WHAT THE TASK REQUIRES => From the records below, please repeat exactly the line that has "Multi Tenancyͷํ๏ 1", the line that has "Viskozite Sıcaklık İlişkisi", and every line between them, and nothing else.

┌─ DATA FOR THE TASK

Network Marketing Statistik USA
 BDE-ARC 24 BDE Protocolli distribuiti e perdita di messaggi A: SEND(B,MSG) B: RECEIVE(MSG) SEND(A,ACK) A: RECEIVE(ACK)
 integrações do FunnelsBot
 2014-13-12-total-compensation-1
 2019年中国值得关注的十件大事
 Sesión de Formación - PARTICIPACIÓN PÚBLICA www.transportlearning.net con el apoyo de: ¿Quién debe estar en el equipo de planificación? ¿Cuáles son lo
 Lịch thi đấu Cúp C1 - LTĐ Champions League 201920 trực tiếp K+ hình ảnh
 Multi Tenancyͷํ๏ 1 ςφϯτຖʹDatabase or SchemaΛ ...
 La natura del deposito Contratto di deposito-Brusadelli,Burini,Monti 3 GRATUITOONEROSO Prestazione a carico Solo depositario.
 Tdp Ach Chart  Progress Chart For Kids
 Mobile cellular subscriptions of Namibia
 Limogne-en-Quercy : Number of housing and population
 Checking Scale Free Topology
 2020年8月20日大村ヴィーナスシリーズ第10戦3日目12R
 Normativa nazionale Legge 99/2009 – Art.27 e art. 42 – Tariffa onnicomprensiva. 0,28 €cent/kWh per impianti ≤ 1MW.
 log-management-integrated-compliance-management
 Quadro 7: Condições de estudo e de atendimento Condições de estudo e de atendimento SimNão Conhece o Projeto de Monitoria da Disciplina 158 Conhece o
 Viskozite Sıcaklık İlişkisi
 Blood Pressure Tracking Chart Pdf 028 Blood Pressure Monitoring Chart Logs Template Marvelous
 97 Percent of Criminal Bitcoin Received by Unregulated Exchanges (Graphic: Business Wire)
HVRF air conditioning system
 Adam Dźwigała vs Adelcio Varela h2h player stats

└─

OUTPUT OF THE TASK =>
 Multi Tenancyͷํ๏ 1 ςφϯτຖʹDatabase or SchemaΛ ...
 La natura del deposito Contratto di deposito-Brusadelli,Burini,Monti 3 GRATUITOONEROSO Prestazione a carico Solo depositario.
 Tdp Ach Chart  Progress Chart For Kids
 Mobile cellular subscriptions of Namibia
 Limogne-en-Quercy : Number of housing and population
 Checking Scale Free Topology
 2020年8月20日大村ヴィーナスシリーズ第10戦3日目12R
 Normativa nazionale Legge 99/2009 – Art.27 e art. 42 – Tariffa onnicomprensiva. 0,28 €cent/kWh per impianti ≤ 1MW.
 log-management-integrated-compliance-management
 Quadro 7: Condições de estudo e de atendimento Condições de estudo e de atendimento SimNão Conhece o Projeto de Monitoria da Disciplina 158 Conhece o
 Viskozite Sıcaklık İlişkisi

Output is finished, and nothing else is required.